DOCUMENT SEGMENT =
<<<<
This dataset was used to force the model assuming all precipitation is large scale (uniformly distributed over the grid cell), 70% of the solar radiation is direct beam, 30% is diffuse, and solar radiation is evenly split into visible and near-infrared wavelengths. Observations of incident longwave were missing from 1 January to about 17 January 1994. These missing values were calculated from air temperature. Each hourly observation was repeated once to run the model at a 30-min time step. The model was run for four years, starting on 1 January 1994, by repeating the 1994 atmospheric forcing. The first three years were discarded for spinup from an arbitrary initialization of all temperatures to 10°C, soil water to 0.3 mm3 mm−3, and no snow.
c. Land surface data
A 1-km soil texture dataset was used to determine a dominant soil texture type for each hydromet grid cell (Shields et al. 1991). Thirty-eight soil texture classes were reduced to the sand, silt, and clay fractions for the 11 soil texture types of Cosby et al. (1984) and a 12th texture type defined as organic matter. A dominant soil texture type was chosen by computing the relative proportions of each of the 12 soil texture types within each grid cell. The model was modified to account for the effects of organic matter on soil hydraulic and thermal properties. Unfrozen and frozen thermal and hydraulic properties were determined from values for peat given by Dickinson (1997), Oke (1987), and Pielke (1984). Currently, the organic matter fraction is set to either 100% or 0% according to the soil texture map. Soil color was set to an intermediate value between light and dark for the region [color class 4; see Table 10 of Bonan (1996)]. These datasets were used to provide soil texture and color for all three experiments.
>>>>
WHAT YOU NEED TO DO =
a. Copy the model setup passage again, beginning at the words "This dataset was" and ending after "and no snow.", and swap "four years" for "five years".
b. In the model setup passage, what value were all temperatures set to at the start of the spinup?
c. Write the next part of the model setup passage, picking up after its last sentence.
The entries have nothing to do with this.

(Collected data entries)
<<<<
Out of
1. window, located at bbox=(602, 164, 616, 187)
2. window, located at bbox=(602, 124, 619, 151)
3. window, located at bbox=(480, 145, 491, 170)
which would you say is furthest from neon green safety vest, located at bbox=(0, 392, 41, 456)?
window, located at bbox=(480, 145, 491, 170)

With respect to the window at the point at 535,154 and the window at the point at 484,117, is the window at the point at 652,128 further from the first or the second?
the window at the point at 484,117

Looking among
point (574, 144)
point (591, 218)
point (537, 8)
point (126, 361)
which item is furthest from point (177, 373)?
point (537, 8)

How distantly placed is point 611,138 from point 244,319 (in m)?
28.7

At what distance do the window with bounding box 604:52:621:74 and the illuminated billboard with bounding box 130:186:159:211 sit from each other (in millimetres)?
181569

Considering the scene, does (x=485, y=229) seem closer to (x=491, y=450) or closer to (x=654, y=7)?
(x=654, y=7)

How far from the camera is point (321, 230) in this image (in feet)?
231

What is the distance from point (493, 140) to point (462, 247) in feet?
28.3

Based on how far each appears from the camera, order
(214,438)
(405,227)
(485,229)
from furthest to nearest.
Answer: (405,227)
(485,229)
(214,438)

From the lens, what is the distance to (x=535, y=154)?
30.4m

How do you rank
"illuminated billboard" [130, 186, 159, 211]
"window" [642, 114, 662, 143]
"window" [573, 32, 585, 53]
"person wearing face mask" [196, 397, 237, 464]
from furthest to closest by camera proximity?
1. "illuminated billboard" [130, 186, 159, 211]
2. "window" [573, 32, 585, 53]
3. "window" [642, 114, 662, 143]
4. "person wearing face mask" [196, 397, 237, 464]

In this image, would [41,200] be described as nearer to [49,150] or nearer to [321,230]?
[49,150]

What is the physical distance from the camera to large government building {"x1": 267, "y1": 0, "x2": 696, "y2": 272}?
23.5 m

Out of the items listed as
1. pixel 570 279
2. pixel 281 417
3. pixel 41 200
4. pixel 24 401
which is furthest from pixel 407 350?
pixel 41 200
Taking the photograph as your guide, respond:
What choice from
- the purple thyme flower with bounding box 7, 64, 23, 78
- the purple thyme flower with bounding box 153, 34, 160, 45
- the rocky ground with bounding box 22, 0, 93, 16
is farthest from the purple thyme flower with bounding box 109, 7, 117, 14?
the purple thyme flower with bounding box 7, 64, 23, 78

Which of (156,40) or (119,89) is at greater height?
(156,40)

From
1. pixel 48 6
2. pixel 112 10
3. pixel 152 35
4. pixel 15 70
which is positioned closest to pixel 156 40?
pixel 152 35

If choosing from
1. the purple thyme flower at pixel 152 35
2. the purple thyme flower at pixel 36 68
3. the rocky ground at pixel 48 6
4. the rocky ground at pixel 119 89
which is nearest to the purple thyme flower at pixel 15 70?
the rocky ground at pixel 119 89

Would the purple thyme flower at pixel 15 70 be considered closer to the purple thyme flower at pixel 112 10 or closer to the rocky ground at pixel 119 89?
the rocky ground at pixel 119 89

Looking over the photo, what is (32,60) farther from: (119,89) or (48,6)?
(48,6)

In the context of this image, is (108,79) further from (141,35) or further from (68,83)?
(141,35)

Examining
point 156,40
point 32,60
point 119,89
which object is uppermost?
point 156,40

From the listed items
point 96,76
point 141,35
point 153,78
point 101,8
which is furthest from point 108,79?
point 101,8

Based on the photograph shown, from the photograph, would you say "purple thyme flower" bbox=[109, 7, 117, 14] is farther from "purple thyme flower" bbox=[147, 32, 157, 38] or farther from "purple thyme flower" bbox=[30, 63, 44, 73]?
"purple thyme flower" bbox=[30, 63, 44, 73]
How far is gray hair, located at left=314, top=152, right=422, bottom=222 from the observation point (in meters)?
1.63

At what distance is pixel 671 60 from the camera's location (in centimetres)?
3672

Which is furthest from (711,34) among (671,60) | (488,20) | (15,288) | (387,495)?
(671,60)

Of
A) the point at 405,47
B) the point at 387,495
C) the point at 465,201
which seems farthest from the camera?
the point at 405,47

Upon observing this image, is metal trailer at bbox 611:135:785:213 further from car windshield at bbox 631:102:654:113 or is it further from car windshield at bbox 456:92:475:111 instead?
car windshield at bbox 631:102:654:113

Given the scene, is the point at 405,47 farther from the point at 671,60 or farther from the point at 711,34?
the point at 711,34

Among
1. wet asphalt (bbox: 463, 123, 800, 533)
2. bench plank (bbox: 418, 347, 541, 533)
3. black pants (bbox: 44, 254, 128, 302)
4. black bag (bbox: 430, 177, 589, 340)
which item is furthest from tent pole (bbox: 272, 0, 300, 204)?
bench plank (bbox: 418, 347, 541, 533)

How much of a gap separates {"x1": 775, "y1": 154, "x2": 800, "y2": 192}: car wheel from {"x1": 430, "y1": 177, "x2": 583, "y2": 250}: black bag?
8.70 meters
>>>>
RESPONSES IN ORDER =
a.
This dataset was used to force the model assuming all precipitation is large scale (uniformly distributed over the grid cell), 70% of the solar radiation is direct beam, 30% is diffuse, and solar radiation is evenly split into visible and near-infrared wavelengths. Observations of incident longwave were missing from 1 January to about 17 January 1994. These missing values were calculated from air temperature. Each hourly observation was repeated once to run the model at a 30-min time step. The model was run for five years, starting on 1 January 1994, by repeating the 1994 atmospheric forcing. The first three years were discarded for spinup from an arbitrary initialization of all temperatures to 10°C, soil water to 0.3 mm3 mm−3, and no snow.

b. 10°C

c.
The 1-km Advanced Very High Resolution Radiometer (AVHRR) BOREAS land-cover map of Steyaert et al. (1997) was used to assign a single dominant NCAR LSM surface type to each hydromet grid cell for the ECON experiment. The land-cover classes defined at 1-km resolution were first translated to model surface types using the provided land-cover type descriptions. A single surface type was then determined for each grid cell by reprojecting the 1-km land-cover data to the hydromet grid and selecting the dominant type by area. This surface type was used in the model to determine the PFTs in the grid cell and their LAI from prescribed lookup tables (e.g., Table 1). Fractions of each grid cell occupied by water and wetlands were also determined.
In the EPFT and EPFTLAI experiments, the vegetation composition (i.e., the number of PFTs and their abundance) and structure (i.e., LAI) of each grid cell varied based on high-resolution data. The 1-km Steyaert et al. land-cover data were used to calculate the fractional areas of lakes, wetlands, and PFTs occurring within each grid cell. Each pixel was assigned an NCAR LSM surface type, which provided the PFTs and their relative abundance for that pixel (Table 1). The data were then aggregated to the hydromet grid. The model was modified to accommodate up to six PFTs within each grid cell (the maximum number occurring in any grid cell) plus lake and wetland fractions for a total of up to eight subgrid patches.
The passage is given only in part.